Frankfurt was still a mess, the streets barely passable, filled with DPs and hollow-eyed children with edema bruises. The phone call, with its scratches and delays, seemed to come from another world, so far from the rubble and desperation just outside my window that its news seemed irrelevant. The marchesa was quiet; you hardly knew she was there (“darling, not even a flush ”). My room had a wonderful view. Her pictures hadn’t arrived from New York yet, but Bertie, a treasure and fluent, was looking into it. It was a call that began in what my father used to call her medias res-a plunge into the middle of whatever she was thinking, followed by exasperation when you didn’t know what she was talking about. Finally I understood that she had moved to Venice intending to stay, which meant that my home would be there too. The point of the call, in fact, was to say she was expecting me for Christmas.

“I’m still in the army.”

“Well, they give passes, don’t they? I mean, it’s not as if the war’s still on. And I’m sure you could use the break. I’ve seen the newsreels-it looks just awful there.”

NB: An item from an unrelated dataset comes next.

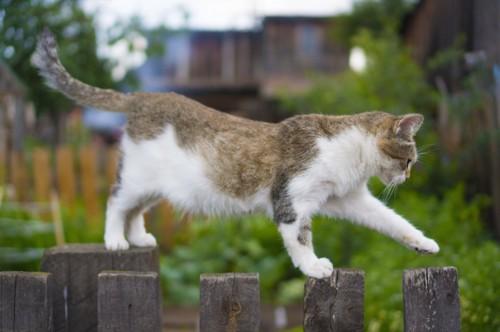 木のフェンスの上を歩く猫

“Yes.” Camps full of corpses, wheeled out in farm carts to mass graves. Feral kids eating out of PX garbage cans. Women passing bricks hand over hand, digging out. Not what anyone had expected, pushing over the Rhine. GIs rich with a pack of Luckies. What happens after.

“Well, then,” she said. “Won’t it be wonderful? To have Christmas together? It’s been years.”

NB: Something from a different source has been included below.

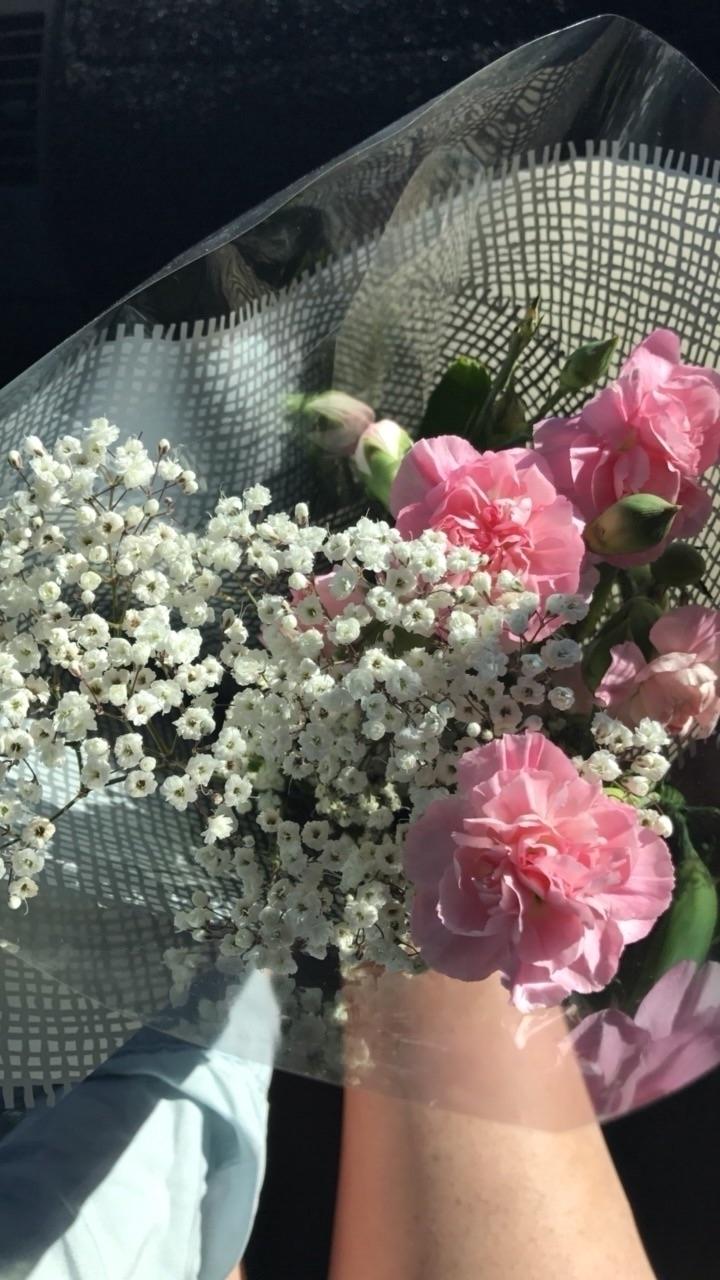 Fresh blooms - hotdogorleg - jadehanson | ello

“In a Fascist country,” I said, half teasing.

“It’s not the same thing at all. They weren’t Nazis. Anyway, all that’s over. It’s lovely here, just like before. I can’t wait for you to see the house. Maybe it’ll snow. They say it’s enchanting in the snow.”

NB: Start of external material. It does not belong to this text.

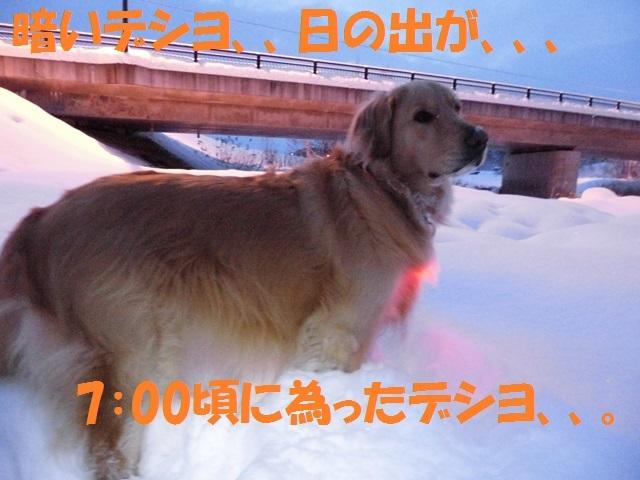 CIMG3005_P.jpg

Characteristically, she hung up without giving me her address, so it was to Bertie that I later wrote to say that I’d be spending Christmas in the hospital. After surviving actual combat and the tough early days of the occupation, what got me, embarrassingly, was a rusty nail, a careless step in the debris of a Frankfurt street that caused a puncture wound and required tetanus treatment and a holiday spent with amputees and boys with nervous tics. By the time I finally got to Venice it was February, I was out of the army, and the city was huddled against a damp, misty cold.